WWOX expression was critically associated with memory maintenance. (A,B) Wild-type and heterozygous Wwox mice at age 3 and 10 months were subjected to learning and memory tests by the novel object recognition task (A) and Morris water maze (B). The percentages of novel object exploring time of acquisition, short-term (2 h) delay, and long-term (24 h) delay are shown (n = 5). The learning curve represents the latency to find the hidden platform during a training session. The probe test was quantified as time spent in the target quadrant (Bonferroni’s post hoc test and ANOVA: * p < 0.05, ** p < 0.01, *** p < 0.001 vs. respective control group; n = 20). (C) Micrographs of 11-month-old wild-type and heterozygous hippocampal areas. TPC6AΔ plaques were significantly upregulated in the heterozygous mice (** p < 0.01 vs. respective control group; n = 20). The number of plaques per microscopic field at 200× is shown.

Figure 6

Presence of pS35-TPC6AΔ and SH3GLB2 aggregates in the cortex of 11-month-old heterozygous Wwox mice. (A–F) By immunohistochemistry, protein expression of pS35-TPC6AΔ (A), TPC6A (wild type) (B), pS37-TIAF1 (C), TIAF1 (D), SH3GLB2 (E), and pT181-Tau (F) was examined in the brain cortex of 11-month-old heterozygous Wwox mice and age-matched wild-type mice.

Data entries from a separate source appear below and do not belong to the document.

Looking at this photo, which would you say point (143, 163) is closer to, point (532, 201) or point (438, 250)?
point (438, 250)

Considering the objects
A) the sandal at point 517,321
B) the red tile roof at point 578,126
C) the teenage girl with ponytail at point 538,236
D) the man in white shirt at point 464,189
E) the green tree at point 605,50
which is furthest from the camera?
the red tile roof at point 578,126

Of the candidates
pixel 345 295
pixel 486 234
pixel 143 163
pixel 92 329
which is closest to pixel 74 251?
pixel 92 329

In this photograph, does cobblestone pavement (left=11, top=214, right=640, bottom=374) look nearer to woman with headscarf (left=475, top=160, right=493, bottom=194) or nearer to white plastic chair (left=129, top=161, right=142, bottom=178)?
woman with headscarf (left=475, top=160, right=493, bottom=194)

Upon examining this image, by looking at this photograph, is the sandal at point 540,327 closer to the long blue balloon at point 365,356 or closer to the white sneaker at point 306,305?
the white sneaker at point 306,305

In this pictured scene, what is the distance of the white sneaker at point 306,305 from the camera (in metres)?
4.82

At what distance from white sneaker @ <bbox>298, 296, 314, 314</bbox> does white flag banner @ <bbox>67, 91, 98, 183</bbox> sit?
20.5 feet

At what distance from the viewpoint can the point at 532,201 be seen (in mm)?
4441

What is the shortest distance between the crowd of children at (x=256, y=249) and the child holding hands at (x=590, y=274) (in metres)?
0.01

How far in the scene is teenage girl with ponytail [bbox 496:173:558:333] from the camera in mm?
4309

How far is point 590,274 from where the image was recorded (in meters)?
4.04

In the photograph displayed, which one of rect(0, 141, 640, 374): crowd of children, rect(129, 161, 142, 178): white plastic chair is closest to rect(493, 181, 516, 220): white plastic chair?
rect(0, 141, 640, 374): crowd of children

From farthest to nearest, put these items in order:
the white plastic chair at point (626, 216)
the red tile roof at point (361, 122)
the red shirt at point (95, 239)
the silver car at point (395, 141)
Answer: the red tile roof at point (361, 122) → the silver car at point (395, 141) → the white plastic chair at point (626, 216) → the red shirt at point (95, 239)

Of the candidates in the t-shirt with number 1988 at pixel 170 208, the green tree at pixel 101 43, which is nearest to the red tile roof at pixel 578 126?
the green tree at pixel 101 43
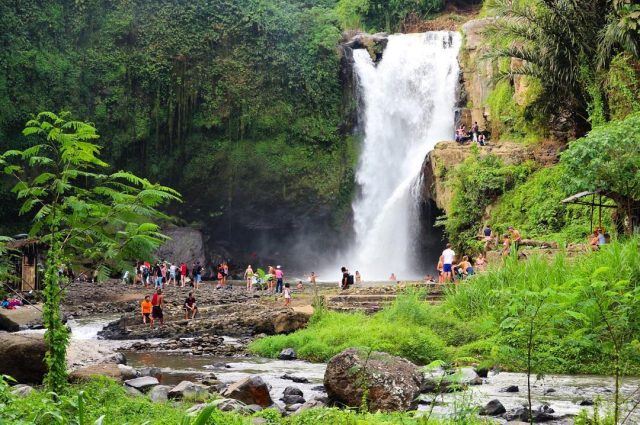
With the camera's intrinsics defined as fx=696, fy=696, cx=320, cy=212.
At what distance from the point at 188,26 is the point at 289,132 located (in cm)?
784

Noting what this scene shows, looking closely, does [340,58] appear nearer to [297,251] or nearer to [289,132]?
[289,132]

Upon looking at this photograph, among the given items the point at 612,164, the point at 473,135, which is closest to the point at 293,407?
the point at 612,164

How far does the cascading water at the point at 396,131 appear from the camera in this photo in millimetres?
32906

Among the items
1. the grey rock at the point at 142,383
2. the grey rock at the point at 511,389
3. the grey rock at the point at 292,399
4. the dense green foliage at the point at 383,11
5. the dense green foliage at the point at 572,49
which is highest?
the dense green foliage at the point at 383,11

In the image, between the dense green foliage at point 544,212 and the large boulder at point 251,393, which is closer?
the large boulder at point 251,393

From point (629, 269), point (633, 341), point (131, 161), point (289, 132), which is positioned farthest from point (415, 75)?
point (633, 341)

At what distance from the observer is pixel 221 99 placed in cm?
3700

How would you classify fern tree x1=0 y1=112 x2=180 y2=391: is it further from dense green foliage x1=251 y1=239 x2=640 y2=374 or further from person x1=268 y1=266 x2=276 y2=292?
person x1=268 y1=266 x2=276 y2=292

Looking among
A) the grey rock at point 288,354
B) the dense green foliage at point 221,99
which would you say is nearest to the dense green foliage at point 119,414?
the grey rock at point 288,354

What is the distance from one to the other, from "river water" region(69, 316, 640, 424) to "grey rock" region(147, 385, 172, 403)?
5.04 ft

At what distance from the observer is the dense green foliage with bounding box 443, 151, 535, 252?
24203 millimetres

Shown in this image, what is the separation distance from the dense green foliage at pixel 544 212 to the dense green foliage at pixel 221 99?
47.7 feet

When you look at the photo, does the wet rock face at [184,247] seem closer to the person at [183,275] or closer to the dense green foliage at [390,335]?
the person at [183,275]

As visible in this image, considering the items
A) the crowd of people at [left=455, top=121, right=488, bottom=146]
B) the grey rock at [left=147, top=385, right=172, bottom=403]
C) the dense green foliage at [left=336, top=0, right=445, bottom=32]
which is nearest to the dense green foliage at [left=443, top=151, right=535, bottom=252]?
the crowd of people at [left=455, top=121, right=488, bottom=146]
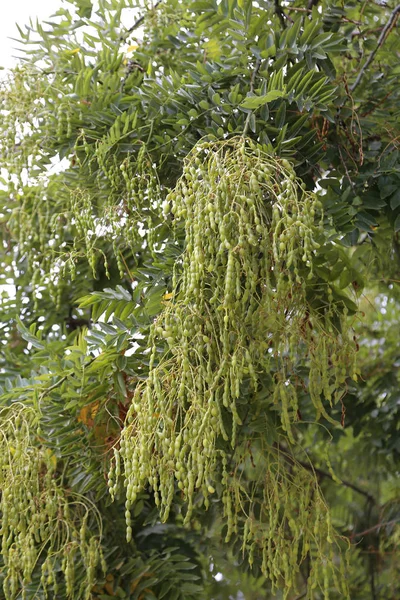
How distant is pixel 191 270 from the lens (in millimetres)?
1320

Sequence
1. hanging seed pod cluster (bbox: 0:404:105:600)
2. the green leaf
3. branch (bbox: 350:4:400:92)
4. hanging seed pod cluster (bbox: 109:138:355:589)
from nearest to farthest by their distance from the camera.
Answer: hanging seed pod cluster (bbox: 109:138:355:589) < the green leaf < hanging seed pod cluster (bbox: 0:404:105:600) < branch (bbox: 350:4:400:92)

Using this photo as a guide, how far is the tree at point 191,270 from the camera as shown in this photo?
1349 mm

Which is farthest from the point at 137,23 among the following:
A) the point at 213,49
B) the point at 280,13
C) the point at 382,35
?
the point at 382,35

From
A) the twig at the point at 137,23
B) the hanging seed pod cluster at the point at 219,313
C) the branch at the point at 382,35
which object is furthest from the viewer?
the twig at the point at 137,23

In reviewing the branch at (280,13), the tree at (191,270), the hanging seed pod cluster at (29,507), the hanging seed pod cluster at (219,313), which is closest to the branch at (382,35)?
the tree at (191,270)

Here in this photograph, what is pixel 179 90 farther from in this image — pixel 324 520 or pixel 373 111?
pixel 324 520

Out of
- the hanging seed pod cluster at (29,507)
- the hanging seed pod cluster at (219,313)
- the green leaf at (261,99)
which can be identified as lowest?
the hanging seed pod cluster at (29,507)

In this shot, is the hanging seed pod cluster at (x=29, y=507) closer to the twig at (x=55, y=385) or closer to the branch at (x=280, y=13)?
the twig at (x=55, y=385)

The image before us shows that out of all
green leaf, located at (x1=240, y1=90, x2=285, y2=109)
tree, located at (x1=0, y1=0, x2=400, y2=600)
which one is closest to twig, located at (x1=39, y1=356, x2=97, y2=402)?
tree, located at (x1=0, y1=0, x2=400, y2=600)

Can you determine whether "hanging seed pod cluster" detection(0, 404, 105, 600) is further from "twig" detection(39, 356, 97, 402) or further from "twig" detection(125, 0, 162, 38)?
"twig" detection(125, 0, 162, 38)

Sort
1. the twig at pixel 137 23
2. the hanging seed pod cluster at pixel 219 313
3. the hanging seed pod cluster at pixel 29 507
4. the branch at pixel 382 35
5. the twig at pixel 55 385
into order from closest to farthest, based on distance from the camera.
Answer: the hanging seed pod cluster at pixel 219 313
the hanging seed pod cluster at pixel 29 507
the twig at pixel 55 385
the branch at pixel 382 35
the twig at pixel 137 23

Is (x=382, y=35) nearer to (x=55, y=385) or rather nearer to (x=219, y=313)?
(x=219, y=313)

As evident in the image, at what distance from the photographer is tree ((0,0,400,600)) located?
1.35 m

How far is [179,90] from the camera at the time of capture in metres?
1.70
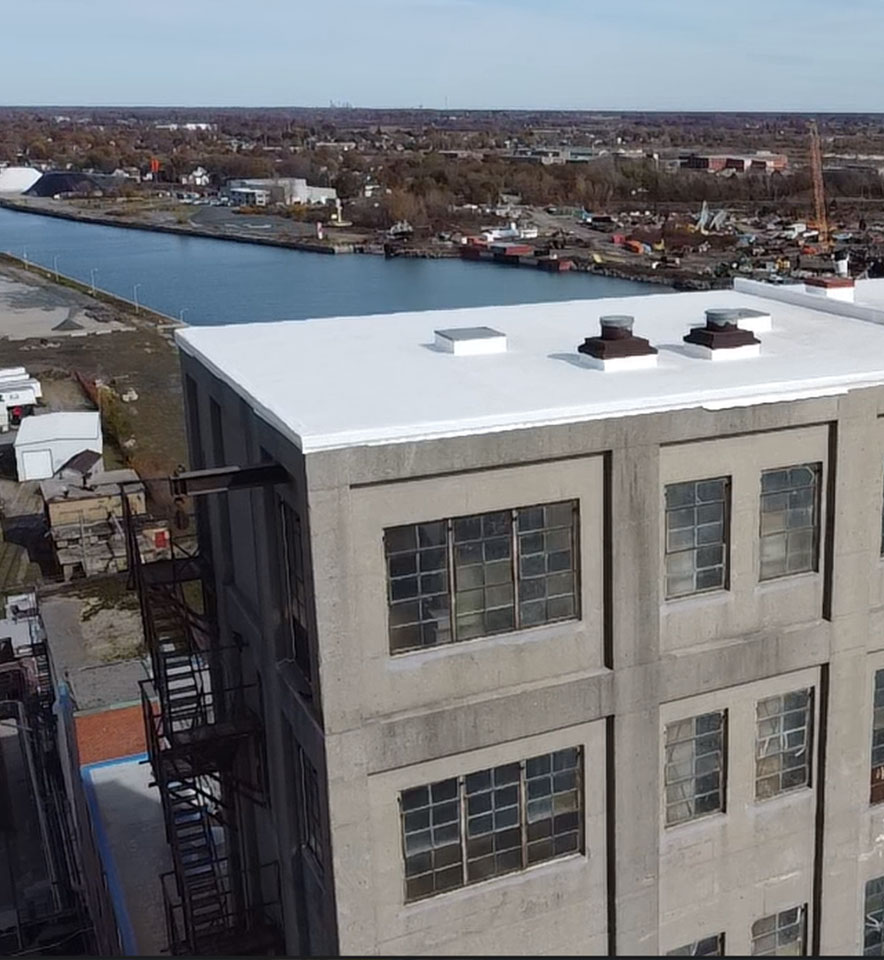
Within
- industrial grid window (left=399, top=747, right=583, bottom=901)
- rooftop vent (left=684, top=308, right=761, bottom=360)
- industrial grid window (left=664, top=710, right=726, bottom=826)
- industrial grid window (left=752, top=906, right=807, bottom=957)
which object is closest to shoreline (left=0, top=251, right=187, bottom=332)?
rooftop vent (left=684, top=308, right=761, bottom=360)

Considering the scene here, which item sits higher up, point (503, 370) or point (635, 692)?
point (503, 370)

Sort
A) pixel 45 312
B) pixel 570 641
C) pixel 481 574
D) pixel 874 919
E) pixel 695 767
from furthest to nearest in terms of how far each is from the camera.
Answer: pixel 45 312 < pixel 874 919 < pixel 695 767 < pixel 570 641 < pixel 481 574

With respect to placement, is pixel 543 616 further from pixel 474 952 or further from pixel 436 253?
pixel 436 253

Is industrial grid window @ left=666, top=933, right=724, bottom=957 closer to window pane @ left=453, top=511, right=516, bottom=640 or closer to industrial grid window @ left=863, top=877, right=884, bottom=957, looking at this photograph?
industrial grid window @ left=863, top=877, right=884, bottom=957

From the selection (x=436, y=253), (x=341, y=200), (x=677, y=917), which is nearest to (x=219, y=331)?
(x=677, y=917)

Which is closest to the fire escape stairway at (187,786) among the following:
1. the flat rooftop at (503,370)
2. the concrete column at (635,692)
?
the flat rooftop at (503,370)

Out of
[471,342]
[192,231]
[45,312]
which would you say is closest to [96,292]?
[45,312]

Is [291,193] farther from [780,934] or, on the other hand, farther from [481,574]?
[481,574]
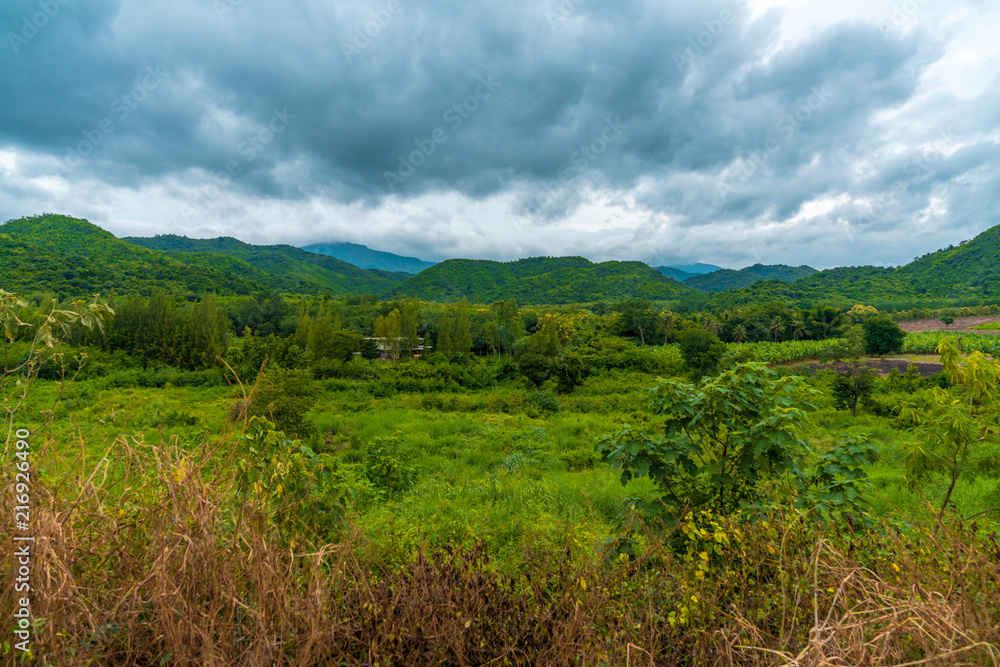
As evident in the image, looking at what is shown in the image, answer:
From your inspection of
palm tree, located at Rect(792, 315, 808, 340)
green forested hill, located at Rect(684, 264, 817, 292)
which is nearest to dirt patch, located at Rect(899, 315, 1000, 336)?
palm tree, located at Rect(792, 315, 808, 340)

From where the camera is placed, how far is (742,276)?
192125 mm

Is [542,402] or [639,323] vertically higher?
[639,323]

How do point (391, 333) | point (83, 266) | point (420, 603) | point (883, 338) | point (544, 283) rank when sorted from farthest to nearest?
1. point (544, 283)
2. point (83, 266)
3. point (883, 338)
4. point (391, 333)
5. point (420, 603)

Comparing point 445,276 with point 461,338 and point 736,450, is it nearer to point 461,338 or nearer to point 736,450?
point 461,338

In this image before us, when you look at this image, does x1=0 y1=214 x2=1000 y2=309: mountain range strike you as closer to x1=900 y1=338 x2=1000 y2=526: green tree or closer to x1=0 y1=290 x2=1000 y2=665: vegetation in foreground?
x1=0 y1=290 x2=1000 y2=665: vegetation in foreground

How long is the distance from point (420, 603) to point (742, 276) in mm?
226242

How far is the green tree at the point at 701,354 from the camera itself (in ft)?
116

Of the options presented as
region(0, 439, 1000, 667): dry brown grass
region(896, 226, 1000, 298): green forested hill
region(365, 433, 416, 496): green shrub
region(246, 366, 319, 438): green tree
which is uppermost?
region(896, 226, 1000, 298): green forested hill

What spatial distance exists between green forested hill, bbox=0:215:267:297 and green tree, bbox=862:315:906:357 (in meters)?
87.1

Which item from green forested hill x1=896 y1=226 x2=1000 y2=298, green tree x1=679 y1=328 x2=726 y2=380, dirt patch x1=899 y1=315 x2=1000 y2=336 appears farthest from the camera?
green forested hill x1=896 y1=226 x2=1000 y2=298

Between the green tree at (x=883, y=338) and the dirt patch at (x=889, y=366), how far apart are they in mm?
4861

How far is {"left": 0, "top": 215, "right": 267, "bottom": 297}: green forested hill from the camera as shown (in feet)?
168

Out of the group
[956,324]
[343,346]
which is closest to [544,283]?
[956,324]

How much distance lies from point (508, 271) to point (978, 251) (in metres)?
118
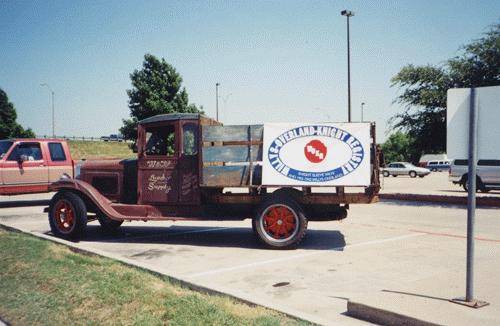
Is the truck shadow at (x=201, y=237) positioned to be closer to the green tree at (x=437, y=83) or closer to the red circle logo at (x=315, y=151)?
the red circle logo at (x=315, y=151)

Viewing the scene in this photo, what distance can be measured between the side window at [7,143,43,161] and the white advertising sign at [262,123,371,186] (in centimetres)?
1006

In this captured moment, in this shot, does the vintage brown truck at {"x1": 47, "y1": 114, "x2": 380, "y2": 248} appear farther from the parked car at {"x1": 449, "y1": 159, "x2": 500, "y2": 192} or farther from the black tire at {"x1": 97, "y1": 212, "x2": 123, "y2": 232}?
the parked car at {"x1": 449, "y1": 159, "x2": 500, "y2": 192}

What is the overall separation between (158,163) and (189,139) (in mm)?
818

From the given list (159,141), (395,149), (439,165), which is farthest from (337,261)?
(395,149)

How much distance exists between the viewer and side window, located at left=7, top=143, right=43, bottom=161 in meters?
14.0

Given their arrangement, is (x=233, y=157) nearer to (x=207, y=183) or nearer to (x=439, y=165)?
(x=207, y=183)

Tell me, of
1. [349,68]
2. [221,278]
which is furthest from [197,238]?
[349,68]

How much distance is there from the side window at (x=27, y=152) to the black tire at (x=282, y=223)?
9921mm

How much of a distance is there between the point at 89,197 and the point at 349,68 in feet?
59.6

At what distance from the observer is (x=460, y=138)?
14.5 ft

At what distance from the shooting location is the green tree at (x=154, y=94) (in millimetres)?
36875

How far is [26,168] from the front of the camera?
14.1 metres

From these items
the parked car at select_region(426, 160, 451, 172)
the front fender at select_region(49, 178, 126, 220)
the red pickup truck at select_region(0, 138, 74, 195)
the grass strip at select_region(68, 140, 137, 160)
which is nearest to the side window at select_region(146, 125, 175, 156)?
the front fender at select_region(49, 178, 126, 220)

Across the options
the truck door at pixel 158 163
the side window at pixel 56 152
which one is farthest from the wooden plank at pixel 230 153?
the side window at pixel 56 152
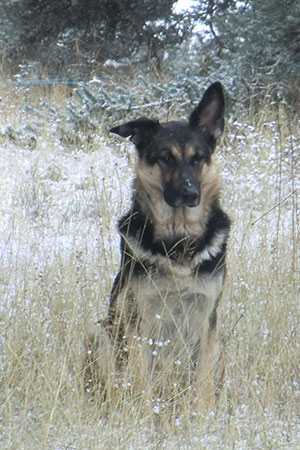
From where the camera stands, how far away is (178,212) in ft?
11.6

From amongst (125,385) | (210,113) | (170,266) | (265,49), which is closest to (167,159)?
(210,113)

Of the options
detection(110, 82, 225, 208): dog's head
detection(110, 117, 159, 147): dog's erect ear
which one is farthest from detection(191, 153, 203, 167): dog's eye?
detection(110, 117, 159, 147): dog's erect ear

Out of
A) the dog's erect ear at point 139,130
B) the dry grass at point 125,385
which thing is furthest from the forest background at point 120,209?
the dog's erect ear at point 139,130

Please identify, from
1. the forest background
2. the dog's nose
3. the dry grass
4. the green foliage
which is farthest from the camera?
the green foliage

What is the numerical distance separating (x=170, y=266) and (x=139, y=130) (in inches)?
35.3

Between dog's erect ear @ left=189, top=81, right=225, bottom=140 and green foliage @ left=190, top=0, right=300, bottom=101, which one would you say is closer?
dog's erect ear @ left=189, top=81, right=225, bottom=140

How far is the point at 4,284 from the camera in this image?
3816mm

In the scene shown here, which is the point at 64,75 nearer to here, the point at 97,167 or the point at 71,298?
the point at 97,167

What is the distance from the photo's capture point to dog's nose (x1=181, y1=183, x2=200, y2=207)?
331 cm

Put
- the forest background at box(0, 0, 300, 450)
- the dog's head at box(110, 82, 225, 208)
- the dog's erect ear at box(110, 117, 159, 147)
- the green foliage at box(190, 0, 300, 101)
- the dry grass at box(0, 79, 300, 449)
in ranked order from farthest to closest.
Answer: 1. the green foliage at box(190, 0, 300, 101)
2. the dog's erect ear at box(110, 117, 159, 147)
3. the dog's head at box(110, 82, 225, 208)
4. the forest background at box(0, 0, 300, 450)
5. the dry grass at box(0, 79, 300, 449)

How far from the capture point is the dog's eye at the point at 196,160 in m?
3.51

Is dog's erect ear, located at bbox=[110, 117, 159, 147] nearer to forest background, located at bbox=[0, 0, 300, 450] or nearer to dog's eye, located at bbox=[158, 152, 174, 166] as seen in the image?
dog's eye, located at bbox=[158, 152, 174, 166]

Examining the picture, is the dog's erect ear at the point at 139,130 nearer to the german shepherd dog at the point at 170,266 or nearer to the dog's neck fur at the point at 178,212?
the german shepherd dog at the point at 170,266

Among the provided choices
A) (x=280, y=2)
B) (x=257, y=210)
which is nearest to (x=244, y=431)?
(x=257, y=210)
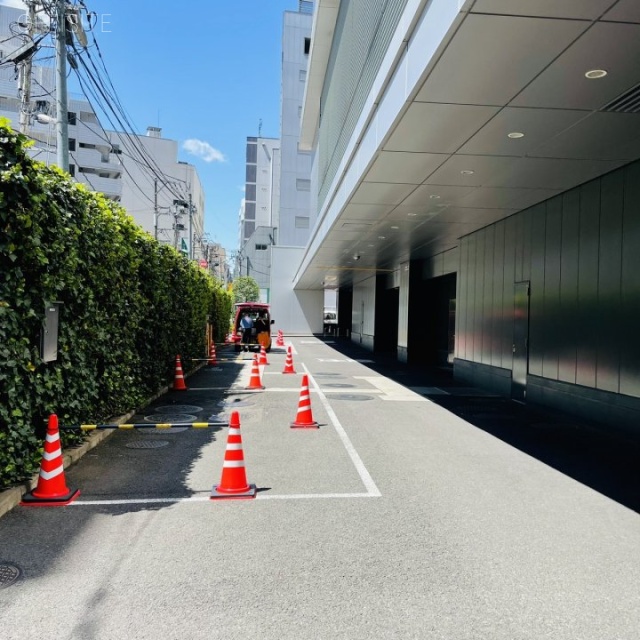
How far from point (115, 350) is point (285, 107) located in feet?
200

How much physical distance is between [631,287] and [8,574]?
8894 millimetres

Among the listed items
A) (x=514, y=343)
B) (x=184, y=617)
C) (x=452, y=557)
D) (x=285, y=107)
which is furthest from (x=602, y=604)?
(x=285, y=107)

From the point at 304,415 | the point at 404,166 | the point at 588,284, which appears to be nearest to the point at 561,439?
the point at 588,284

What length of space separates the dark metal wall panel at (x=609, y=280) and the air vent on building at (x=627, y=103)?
283cm

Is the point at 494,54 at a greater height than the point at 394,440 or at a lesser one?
greater

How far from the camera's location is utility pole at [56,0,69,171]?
1039 cm

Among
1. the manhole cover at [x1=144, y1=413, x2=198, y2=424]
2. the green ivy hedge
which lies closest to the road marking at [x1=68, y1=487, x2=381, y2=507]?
the green ivy hedge

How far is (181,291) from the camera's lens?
46.3ft

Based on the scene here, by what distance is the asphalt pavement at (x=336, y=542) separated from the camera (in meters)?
3.22

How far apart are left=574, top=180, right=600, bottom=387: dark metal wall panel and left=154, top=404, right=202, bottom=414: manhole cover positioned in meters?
7.26

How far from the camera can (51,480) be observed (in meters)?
5.18

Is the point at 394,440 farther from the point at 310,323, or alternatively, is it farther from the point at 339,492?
the point at 310,323

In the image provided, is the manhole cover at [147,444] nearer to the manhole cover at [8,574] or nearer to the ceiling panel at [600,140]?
the manhole cover at [8,574]

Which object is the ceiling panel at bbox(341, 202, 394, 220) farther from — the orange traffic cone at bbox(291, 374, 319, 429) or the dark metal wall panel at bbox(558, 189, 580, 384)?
the orange traffic cone at bbox(291, 374, 319, 429)
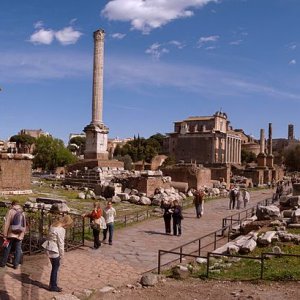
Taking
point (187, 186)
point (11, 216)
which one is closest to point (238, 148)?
point (187, 186)

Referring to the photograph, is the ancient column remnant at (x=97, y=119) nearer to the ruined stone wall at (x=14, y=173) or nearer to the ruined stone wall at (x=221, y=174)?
the ruined stone wall at (x=14, y=173)

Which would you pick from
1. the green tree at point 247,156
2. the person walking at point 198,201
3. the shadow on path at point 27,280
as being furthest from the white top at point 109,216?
the green tree at point 247,156

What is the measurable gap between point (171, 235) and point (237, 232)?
2.17m

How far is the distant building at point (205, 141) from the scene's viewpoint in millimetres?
90438

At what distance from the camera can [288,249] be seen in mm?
10711

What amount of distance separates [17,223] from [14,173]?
13394mm

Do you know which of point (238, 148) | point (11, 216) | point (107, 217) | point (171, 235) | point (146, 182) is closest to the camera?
point (11, 216)

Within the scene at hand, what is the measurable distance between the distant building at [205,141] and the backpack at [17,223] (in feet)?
255

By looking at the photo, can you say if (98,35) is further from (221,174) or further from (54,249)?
(54,249)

The extent of protein aggregation was examined (n = 5 to 10; Student’s t-test). Negative controls without staining with primary antibodies are shown. The digitally enlarged pictures are shown in Figure S3.

Figure 7

Identification of pT12-WWOX as aggregates in the brain cortex of 11-month-old heterozygous Wwox mice. (A–E) Compared to the wild-type mice, increased immunointensity of staining was shown in the cortex of heterozygous Wwox mice using an antibody against pY287-WWOX (A) and pY33-WWOX (B). The presence of pT12-WWOX aggregates (C), but not pS14-WWOX (D), was shown in the cortex of heterozygous Wwox mice. No pT12-WWOX aggregates were found in the wild-type mice. The bar graphs show mean ± standard deviation (n = 5; ** p < 0.001, experimental group vs. respective control group, Student’s t-tests). The number of plaques per microscopic field (100x magnification) is shown for pT12-WWOX (n = 3) (C). No plaques are shown with pS14-, pY33-, and pY287-WWOX. (E) Negative controls without staining with primary antibodies are shown. The digitally enlarged pictures are found in Figure S4.